**Given exercise**
Gather every line of the listing below that contains the string "further" and copy each of those lines in full.

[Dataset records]
▶

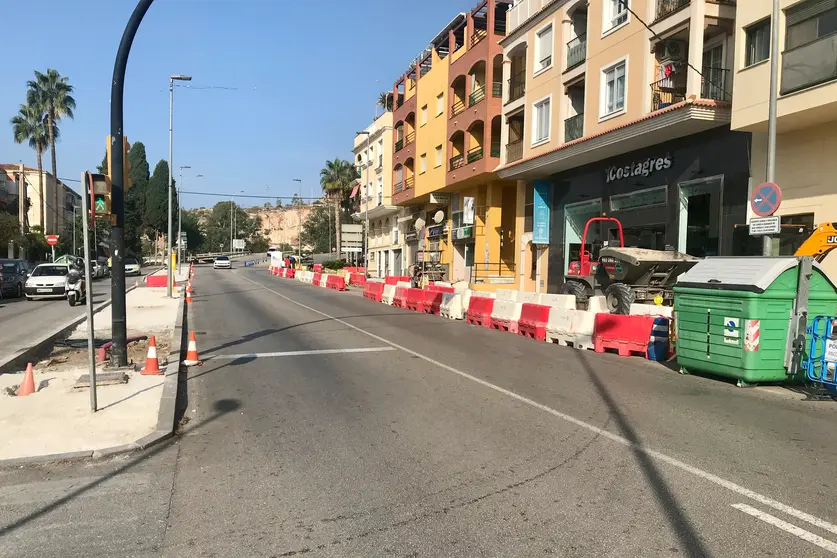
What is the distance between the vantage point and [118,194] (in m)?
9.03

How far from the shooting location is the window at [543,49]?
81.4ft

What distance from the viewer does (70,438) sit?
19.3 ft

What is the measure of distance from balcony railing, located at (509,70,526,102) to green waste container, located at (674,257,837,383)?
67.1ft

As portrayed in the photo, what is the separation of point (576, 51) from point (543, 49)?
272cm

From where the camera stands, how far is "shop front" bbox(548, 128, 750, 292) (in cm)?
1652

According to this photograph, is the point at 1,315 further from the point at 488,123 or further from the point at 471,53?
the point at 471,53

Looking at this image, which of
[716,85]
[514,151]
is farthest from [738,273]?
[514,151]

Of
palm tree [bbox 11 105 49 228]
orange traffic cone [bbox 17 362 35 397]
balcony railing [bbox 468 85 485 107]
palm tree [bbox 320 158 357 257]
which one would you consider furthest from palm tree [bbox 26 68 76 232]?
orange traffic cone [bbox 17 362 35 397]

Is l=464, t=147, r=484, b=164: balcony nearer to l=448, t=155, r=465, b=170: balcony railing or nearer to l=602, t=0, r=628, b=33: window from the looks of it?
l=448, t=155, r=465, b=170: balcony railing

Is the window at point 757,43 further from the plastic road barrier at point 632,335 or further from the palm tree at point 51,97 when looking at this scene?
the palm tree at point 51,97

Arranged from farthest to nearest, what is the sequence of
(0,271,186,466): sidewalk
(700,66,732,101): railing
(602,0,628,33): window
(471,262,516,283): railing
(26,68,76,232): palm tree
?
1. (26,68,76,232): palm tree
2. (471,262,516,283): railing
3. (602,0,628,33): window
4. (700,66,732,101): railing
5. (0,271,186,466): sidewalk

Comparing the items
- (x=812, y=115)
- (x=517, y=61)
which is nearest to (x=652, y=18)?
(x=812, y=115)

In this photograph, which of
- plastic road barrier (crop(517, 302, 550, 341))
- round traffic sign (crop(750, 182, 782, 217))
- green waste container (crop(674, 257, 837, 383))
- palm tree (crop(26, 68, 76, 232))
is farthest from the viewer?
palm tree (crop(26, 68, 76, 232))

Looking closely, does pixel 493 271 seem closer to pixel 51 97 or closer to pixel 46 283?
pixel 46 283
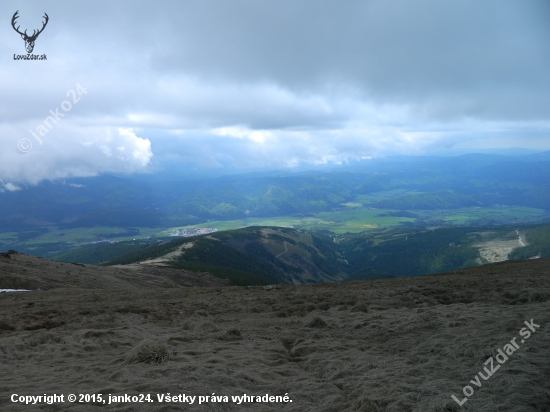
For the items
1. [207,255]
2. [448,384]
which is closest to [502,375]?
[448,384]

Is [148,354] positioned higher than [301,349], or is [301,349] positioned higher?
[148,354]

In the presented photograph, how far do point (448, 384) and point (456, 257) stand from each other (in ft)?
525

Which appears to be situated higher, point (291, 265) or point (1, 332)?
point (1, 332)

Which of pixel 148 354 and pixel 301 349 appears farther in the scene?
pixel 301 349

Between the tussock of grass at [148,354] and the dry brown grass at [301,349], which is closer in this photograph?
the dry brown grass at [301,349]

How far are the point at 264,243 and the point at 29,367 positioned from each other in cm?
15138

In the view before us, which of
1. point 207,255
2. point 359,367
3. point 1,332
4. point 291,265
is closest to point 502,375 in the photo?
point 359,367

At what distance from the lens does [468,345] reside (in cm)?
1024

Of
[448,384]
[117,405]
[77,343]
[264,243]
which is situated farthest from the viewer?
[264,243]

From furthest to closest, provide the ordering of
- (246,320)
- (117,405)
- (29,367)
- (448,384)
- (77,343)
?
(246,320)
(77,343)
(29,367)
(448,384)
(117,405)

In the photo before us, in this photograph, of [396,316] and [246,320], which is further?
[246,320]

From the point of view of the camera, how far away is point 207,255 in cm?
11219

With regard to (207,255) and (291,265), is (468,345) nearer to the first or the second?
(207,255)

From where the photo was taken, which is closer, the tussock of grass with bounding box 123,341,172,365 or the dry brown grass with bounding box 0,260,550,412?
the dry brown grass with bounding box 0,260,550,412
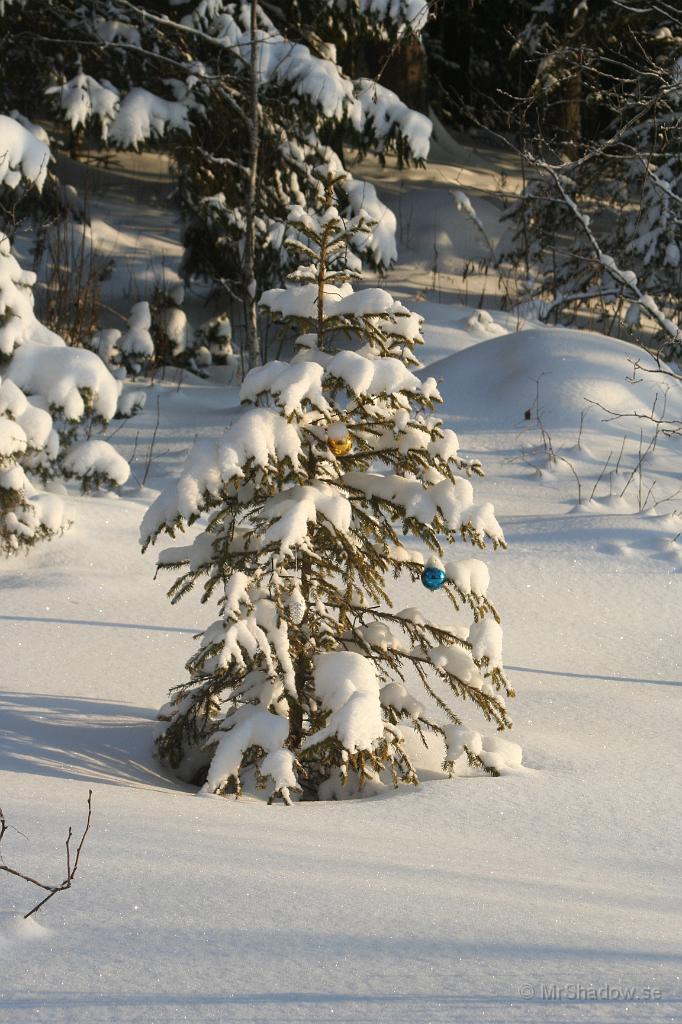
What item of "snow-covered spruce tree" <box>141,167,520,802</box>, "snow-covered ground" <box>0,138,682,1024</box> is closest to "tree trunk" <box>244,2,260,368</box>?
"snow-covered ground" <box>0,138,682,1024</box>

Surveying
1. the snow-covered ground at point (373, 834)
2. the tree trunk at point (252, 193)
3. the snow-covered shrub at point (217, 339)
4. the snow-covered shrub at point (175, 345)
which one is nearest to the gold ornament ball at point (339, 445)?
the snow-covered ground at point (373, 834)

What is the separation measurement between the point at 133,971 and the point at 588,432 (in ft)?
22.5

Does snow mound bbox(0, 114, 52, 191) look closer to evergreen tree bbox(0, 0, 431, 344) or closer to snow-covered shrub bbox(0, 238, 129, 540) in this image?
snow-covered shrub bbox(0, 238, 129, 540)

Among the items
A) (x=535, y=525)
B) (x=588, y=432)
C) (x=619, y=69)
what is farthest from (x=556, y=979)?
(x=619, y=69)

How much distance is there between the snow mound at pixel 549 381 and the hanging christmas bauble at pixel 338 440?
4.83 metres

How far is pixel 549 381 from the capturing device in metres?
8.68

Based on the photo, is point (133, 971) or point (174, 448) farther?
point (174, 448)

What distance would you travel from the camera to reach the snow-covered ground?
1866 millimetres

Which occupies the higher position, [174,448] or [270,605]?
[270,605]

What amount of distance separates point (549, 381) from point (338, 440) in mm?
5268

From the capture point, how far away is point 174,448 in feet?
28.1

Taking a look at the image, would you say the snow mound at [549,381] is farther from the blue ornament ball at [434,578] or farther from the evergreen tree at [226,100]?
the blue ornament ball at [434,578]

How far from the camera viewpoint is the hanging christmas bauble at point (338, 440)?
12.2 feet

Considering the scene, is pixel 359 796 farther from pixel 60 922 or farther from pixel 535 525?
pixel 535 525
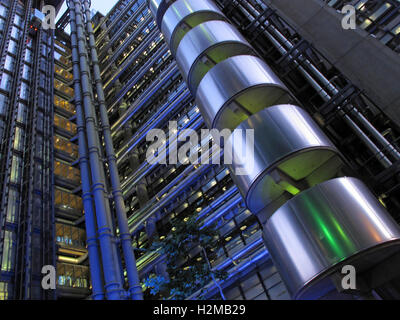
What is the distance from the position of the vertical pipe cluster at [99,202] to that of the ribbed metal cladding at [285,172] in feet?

◀
▶

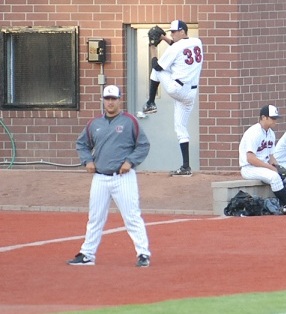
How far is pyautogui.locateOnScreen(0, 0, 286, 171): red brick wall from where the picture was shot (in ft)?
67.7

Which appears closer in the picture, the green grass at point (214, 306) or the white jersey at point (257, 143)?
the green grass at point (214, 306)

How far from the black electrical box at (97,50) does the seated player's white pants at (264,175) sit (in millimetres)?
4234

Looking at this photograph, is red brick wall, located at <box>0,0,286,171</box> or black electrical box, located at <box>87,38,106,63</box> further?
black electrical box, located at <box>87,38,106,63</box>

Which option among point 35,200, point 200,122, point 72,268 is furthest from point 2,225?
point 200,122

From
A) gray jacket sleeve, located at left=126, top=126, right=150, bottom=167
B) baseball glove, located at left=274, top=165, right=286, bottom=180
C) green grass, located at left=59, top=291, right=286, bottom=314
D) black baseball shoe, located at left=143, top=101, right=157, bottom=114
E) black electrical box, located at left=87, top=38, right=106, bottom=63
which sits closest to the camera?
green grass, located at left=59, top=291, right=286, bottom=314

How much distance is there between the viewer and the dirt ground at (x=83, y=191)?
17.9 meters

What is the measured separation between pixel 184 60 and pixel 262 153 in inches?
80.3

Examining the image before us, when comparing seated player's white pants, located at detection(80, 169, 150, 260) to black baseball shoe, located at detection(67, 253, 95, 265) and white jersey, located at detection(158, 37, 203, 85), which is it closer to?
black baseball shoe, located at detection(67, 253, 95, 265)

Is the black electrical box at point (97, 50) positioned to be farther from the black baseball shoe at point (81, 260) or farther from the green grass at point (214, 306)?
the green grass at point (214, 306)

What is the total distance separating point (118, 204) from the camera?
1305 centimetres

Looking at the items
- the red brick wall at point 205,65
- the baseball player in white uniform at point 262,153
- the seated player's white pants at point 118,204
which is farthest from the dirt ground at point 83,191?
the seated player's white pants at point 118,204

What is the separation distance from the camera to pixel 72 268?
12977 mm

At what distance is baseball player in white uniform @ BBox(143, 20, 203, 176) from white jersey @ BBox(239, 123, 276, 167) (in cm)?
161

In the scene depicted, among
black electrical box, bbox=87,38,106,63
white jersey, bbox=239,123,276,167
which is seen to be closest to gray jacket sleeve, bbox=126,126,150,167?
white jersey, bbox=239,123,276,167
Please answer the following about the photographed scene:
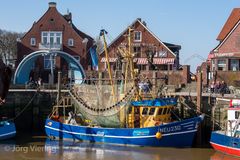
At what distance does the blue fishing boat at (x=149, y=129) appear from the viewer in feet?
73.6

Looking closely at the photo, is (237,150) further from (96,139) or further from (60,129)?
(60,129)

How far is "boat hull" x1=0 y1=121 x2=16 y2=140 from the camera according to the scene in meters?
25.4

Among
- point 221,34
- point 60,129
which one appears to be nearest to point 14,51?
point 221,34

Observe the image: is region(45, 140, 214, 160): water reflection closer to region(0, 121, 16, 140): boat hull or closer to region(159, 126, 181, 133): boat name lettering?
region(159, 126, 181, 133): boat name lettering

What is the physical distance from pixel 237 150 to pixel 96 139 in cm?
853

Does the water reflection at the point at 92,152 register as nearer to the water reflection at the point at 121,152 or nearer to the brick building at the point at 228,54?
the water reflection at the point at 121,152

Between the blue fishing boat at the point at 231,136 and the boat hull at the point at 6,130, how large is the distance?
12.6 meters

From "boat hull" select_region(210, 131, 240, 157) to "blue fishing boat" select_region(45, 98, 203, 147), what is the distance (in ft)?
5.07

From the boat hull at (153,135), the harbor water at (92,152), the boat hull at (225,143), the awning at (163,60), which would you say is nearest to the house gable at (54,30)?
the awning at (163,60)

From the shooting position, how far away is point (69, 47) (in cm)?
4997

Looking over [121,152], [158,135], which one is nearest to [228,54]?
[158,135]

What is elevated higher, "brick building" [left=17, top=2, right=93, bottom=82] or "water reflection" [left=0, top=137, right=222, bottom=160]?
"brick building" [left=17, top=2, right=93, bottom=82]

◀
▶

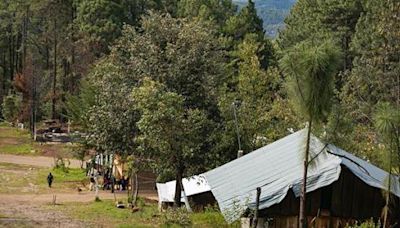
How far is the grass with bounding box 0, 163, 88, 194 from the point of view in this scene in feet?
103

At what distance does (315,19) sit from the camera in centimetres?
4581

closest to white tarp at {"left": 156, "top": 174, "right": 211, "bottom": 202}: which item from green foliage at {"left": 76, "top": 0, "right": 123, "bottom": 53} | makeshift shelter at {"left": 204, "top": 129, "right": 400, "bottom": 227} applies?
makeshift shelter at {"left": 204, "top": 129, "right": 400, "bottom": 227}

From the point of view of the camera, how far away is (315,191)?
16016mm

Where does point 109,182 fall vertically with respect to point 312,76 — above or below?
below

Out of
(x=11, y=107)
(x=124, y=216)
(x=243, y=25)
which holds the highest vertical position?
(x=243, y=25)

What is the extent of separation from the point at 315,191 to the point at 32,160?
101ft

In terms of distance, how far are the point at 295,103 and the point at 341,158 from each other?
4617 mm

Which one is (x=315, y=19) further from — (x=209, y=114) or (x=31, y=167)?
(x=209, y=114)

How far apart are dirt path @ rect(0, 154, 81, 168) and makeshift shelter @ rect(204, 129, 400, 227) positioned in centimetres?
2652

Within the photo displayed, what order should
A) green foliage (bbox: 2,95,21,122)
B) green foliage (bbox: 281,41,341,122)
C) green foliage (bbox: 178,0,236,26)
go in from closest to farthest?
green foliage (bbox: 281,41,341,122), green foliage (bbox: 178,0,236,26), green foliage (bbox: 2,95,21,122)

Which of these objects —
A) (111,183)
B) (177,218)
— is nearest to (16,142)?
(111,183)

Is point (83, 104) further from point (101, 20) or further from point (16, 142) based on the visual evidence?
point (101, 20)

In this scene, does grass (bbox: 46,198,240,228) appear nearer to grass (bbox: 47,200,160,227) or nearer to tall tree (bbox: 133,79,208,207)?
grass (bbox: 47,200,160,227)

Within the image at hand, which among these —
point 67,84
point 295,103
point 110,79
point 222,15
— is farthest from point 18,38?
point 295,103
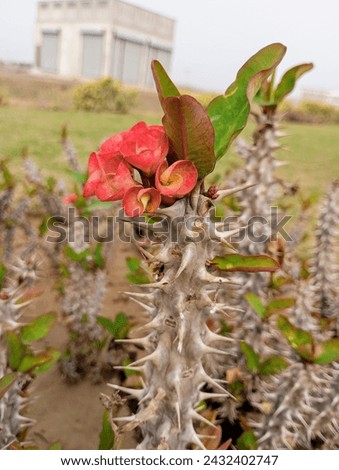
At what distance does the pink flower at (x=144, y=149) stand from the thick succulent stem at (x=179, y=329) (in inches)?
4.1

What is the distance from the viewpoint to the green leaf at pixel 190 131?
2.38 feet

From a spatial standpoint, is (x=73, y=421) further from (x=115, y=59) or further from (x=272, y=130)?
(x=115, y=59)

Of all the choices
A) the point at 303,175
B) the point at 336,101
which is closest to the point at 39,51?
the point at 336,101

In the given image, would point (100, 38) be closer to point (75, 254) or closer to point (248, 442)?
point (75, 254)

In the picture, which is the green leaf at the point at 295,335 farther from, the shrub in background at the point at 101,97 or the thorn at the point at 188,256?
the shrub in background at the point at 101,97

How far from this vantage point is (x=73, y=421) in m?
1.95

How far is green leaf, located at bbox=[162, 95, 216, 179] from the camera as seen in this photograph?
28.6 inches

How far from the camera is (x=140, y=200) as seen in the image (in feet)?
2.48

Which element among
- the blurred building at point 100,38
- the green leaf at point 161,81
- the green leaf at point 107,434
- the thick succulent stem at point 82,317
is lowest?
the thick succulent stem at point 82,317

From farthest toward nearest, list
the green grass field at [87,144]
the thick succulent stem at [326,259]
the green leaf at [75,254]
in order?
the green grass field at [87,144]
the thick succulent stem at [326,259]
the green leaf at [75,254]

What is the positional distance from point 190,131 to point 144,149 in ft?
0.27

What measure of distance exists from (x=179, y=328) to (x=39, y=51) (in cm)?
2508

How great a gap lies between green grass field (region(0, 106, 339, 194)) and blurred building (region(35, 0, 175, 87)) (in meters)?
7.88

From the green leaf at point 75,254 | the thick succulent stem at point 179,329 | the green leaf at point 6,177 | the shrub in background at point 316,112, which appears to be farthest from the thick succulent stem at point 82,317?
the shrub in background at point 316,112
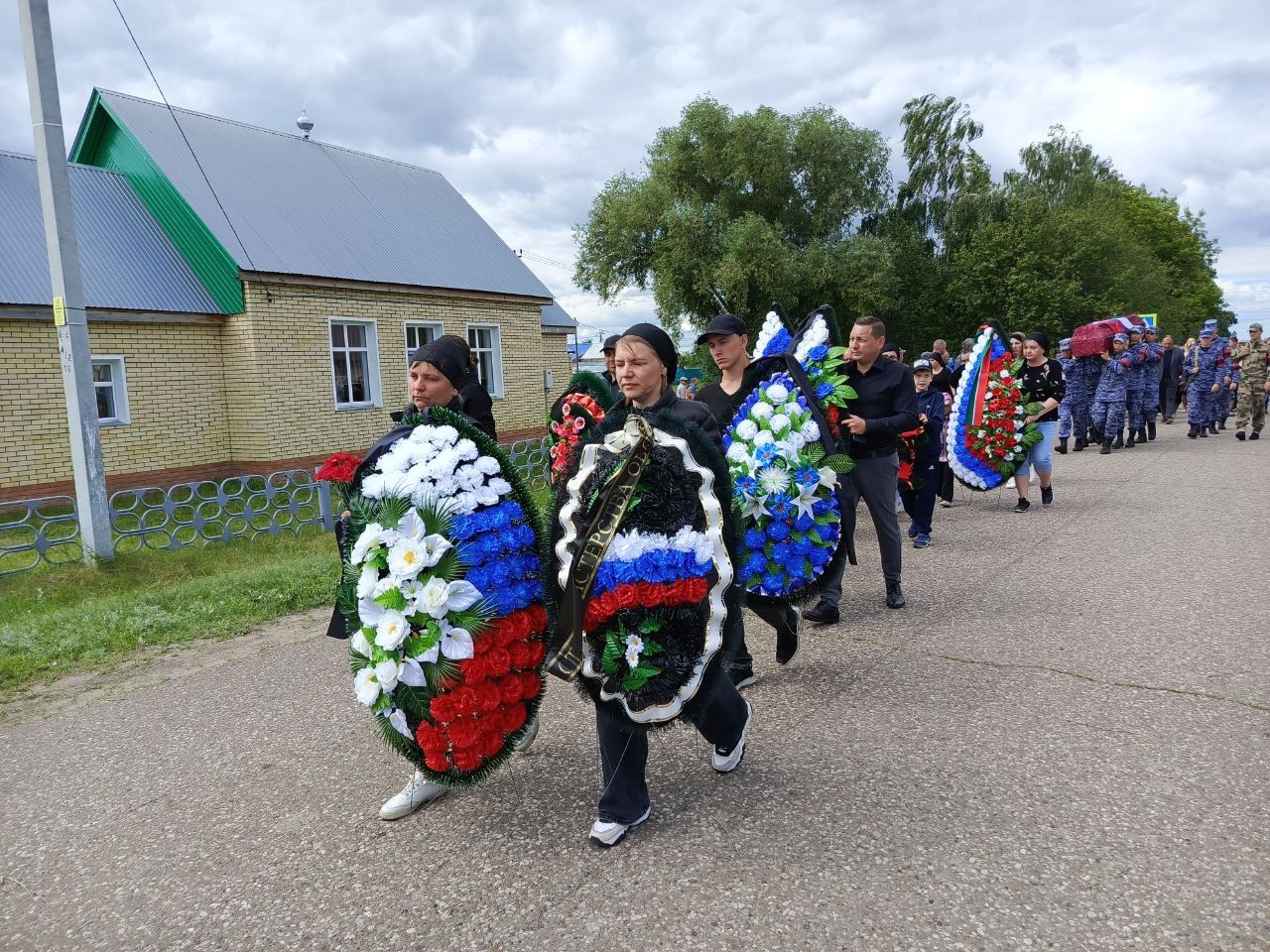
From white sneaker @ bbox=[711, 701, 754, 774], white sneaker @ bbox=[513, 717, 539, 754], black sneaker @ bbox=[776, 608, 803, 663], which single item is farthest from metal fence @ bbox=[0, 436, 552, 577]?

◀

**Answer below**
According to this photograph, is the point at 1,315 further from the point at 488,123 or further from the point at 471,53?
Is the window at point 757,43 further from the plastic road barrier at point 632,335 or further from the palm tree at point 51,97 when looking at this scene?
In the photo before us, in this photograph, of [396,316] and [246,320], which is further?
Looking at this photograph, is red brick wall, located at <box>0,0,286,171</box> or black electrical box, located at <box>87,38,106,63</box> further?
Looking closely at the photo, is (237,150) further from (96,139) or further from (60,129)?
Which one is (x=315, y=19) further from — (x=209, y=114) or (x=31, y=167)?
Is point (83, 104) further from point (101, 20) or further from point (16, 142) based on the visual evidence?
From a spatial standpoint, is (x=73, y=421) further from (x=115, y=59) or further from (x=272, y=130)?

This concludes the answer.